Like listening to Vince Guaraldi on a snowy evening, Maine evokes a nostalgic warm and fuzzy feeling. Typically it’s known for summer rentals, fried fish and sunburns cooled by the crisp evening breeze, but for this Mr and Mr Smith, it’s all about late autumn.

It’s then, following the crush of summer crowds, when this dream-of-a-state becomes a little sleepier, and the...

Read more

The Inn at English Meadows

Anonymous review by Costello Tagliapietra, Design duo

Like listening to Vince Guaraldi on a snowy evening, Maine evokes a nostalgic warm and fuzzy feeling. Typically it’s known for summer rentals, fried fish and sunburns cooled by the crisp evening breeze, but for this Mr and Mr Smith, it’s all about late autumn.

It’s then, following the crush of summer crowds, when this dream-of-a-state becomes a little sleepier, and the quiet is a gift for locals and those fleeing the chaos of city life, like us. This is where our year-round uniform of plaid flannels and button-suspendered pants finally find their proper place, and our beards fulfill their destiny, hirsutely handy in protecting us against the chilly winds.

So, with impossibly big smiles for 6am, we pulled out of our cramped Brooklyn parking spot for an escape to the Inn at English Meadows, an 11-room bed and breakfast in Kennebunk, Maine. And not just any weekend getaway either, but one of quiet beach strolls and lobster, well, everything, to celebrate nearly two decades as a couple and our second year of marriage.

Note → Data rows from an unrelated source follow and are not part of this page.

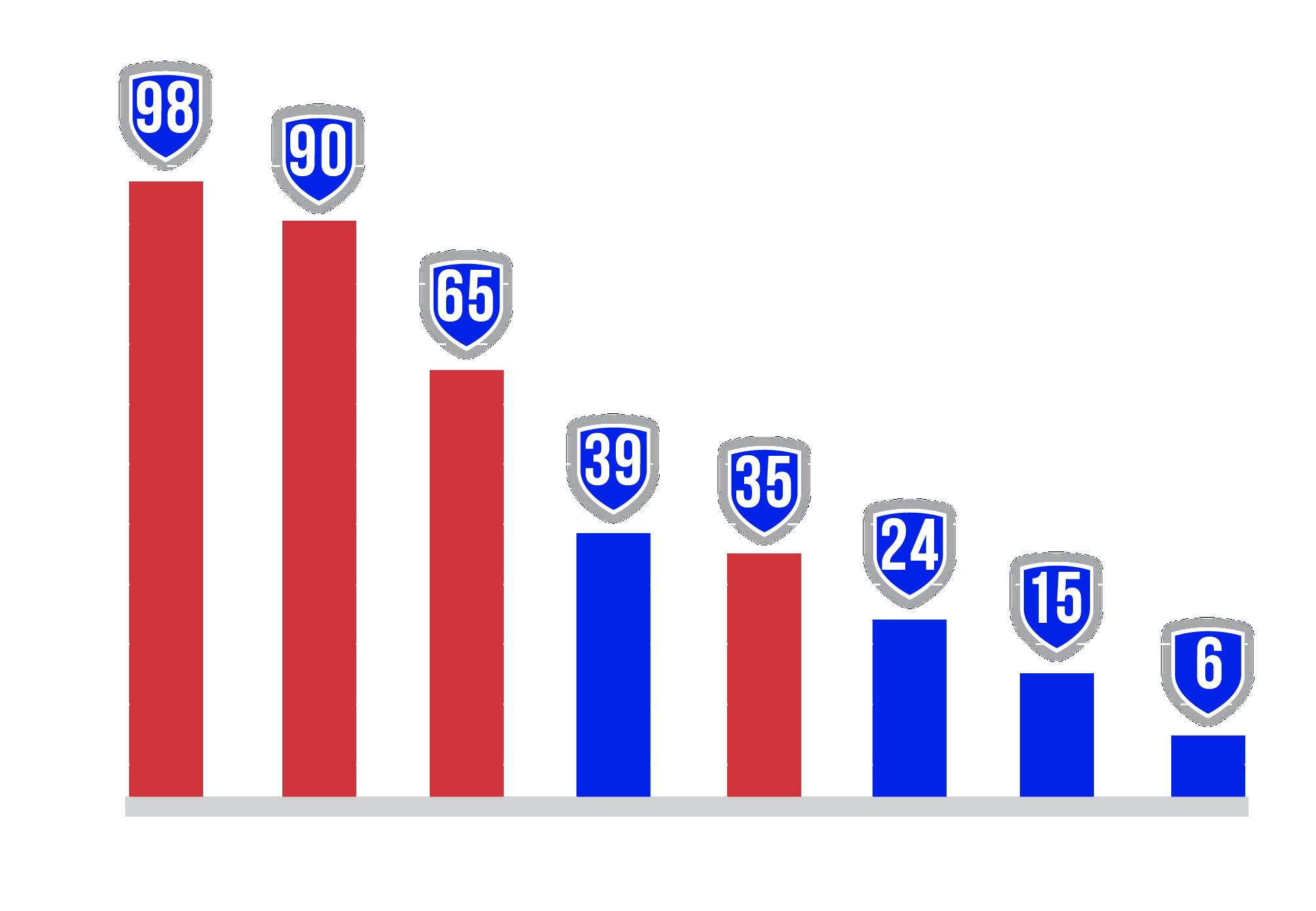 lense chart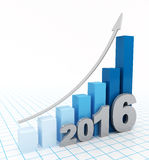 2016 growth chart Royalty Free Stock Images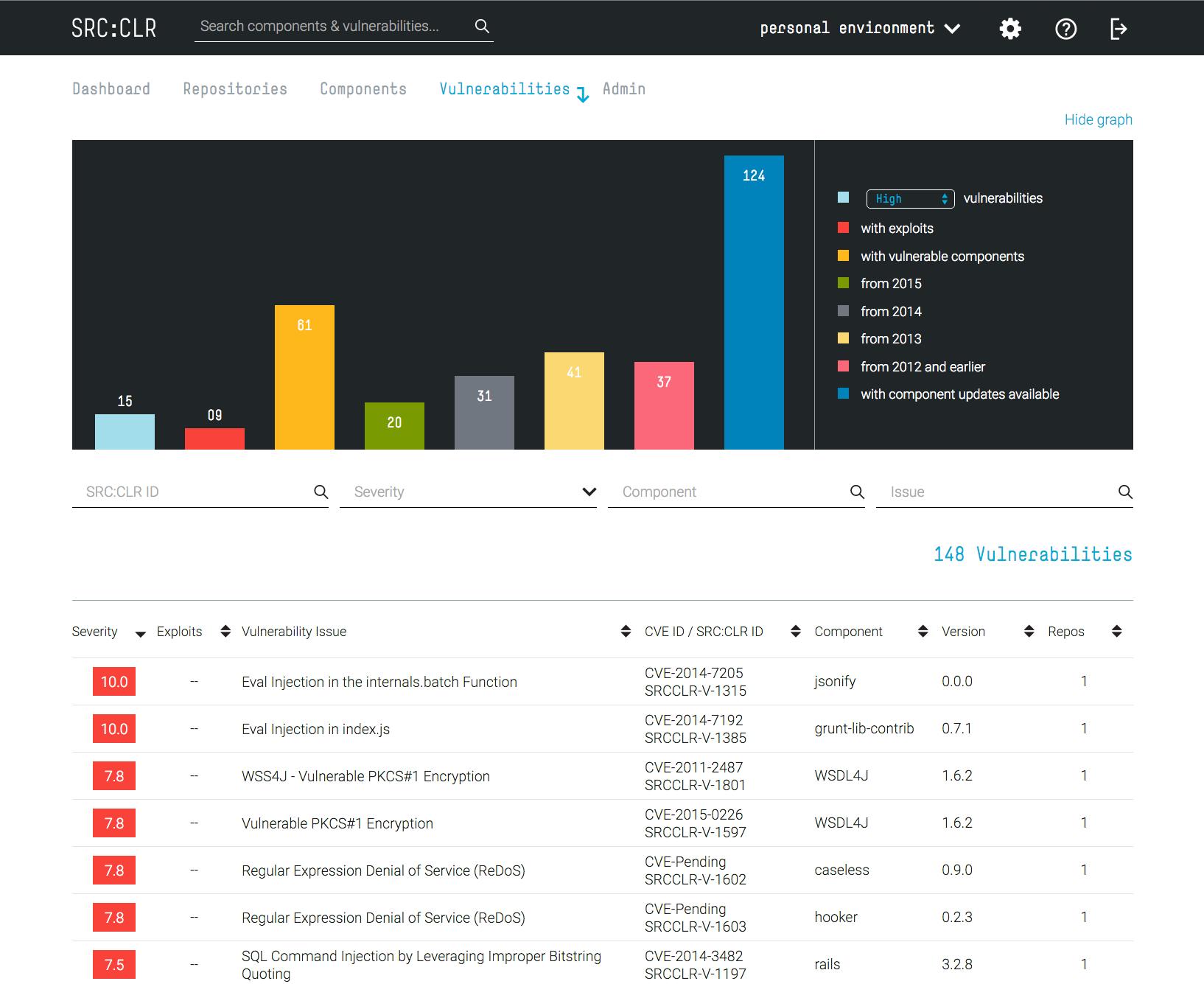 Software Component Vulnerabilities | Veracode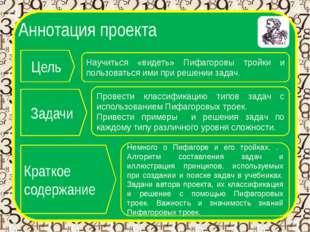 Аннотация проекта Цель Задачи Краткое содержание Научиться «видеть» Пифагоров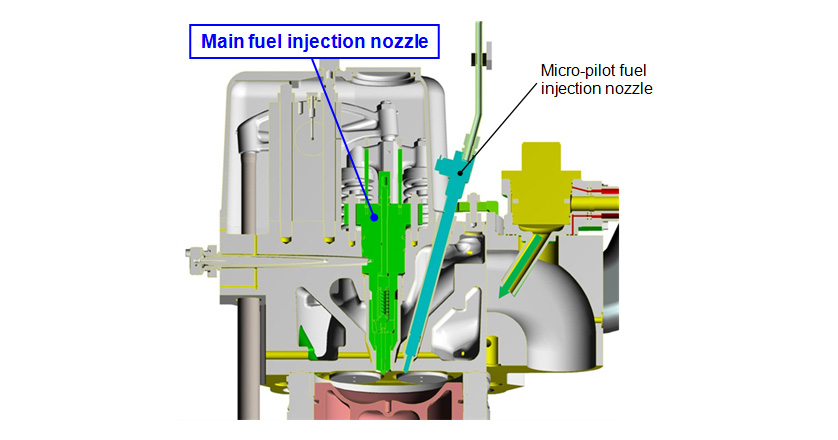 Cross-sectional View of Dual Fuel Engine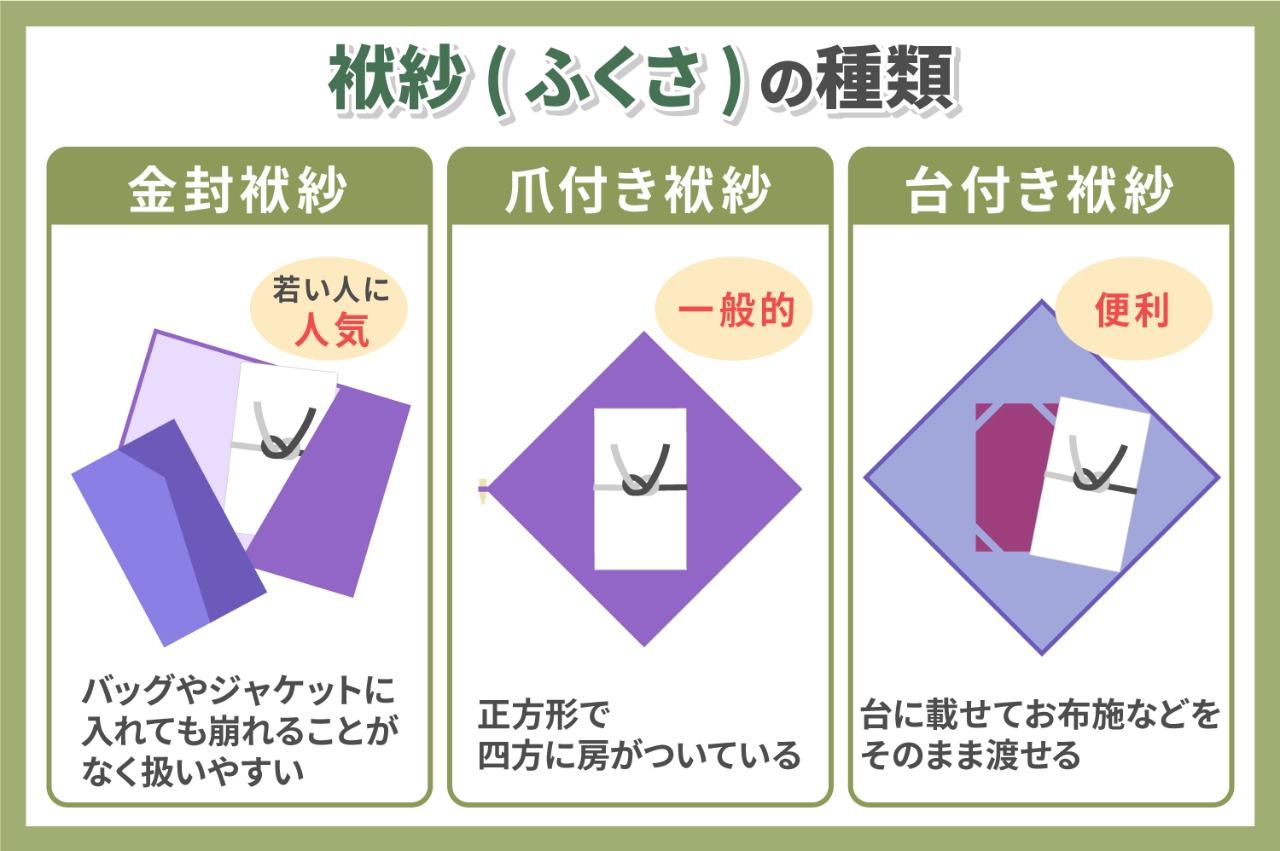 袱紗(ふくさ)の種類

With our  12-year-old bulldog, Samwise, nestled in the backseat in a swarm of tartan woolens and Guaraldi’s twinkling piano filling the car, we hit the road. Stopping only once in Hudson, Massachusetts, – a side quest for Arrow Moccasins (essential Maine-wear) – we arrived at this Victorian Greek revival-style farmhouse promptly at check in.

Lovely hosts, Eric and Liz Brodar, and their dog, Bailey, greeted us like old friends and showed us to our Bungalow Suite tucked privately behind the inn, a miniature house, complete with a white picket fence and screened porch.

A wood stove warmed this charming two-bedroom cottage that smelled faintly of a Frasier Fir. Settling in, we shook off anything non-Maine still clinging on to us like little barnacles. Sinking into chairs beside the fire, we watched the late afternoon sun stretch through the windows creating a watercolor painting against the soothing pale blue and sage walls.

This is not the Maine of weathered, worn fabrics and rough edges, but one reimagined through a modern lens of clean lines and subtle colors. And PS: it’s infinitely more comfortable and pleasant this way, free from Victorian fluff or bristly and brambly bits.

Leaving Sam cuddled up by the fire, we ventured out to the Lobster Pound in Ogunquit. After cracking our way through the messy feast, we strolled along Wells Beach. Maine’s magic is hard to miss. Trees stand proudly like sentinels guarding the beauty of the thick woods behind them. Even the evergreens are greener as they poke their way to the front of the roads reaching a little farther and a little higher than trees anywhere else. The clean air is an amalgam of firs, salt and earth; a smell like a warm embrace on this cool evening.

Even the night sky, with its shooting stars and white-bright Milky Way, seems hyper-real. You can practically feel the weight of all those constellations pressing in close and reminding you that you are solidly planted on earth.

Arriving back at the bungalow, we took Sam out for a moonlit walk to explore the inn's nearly two acres of land. Back inside, we fell into a deep slumber in our heavenly bed listening to the comforting hiss of the wood stove.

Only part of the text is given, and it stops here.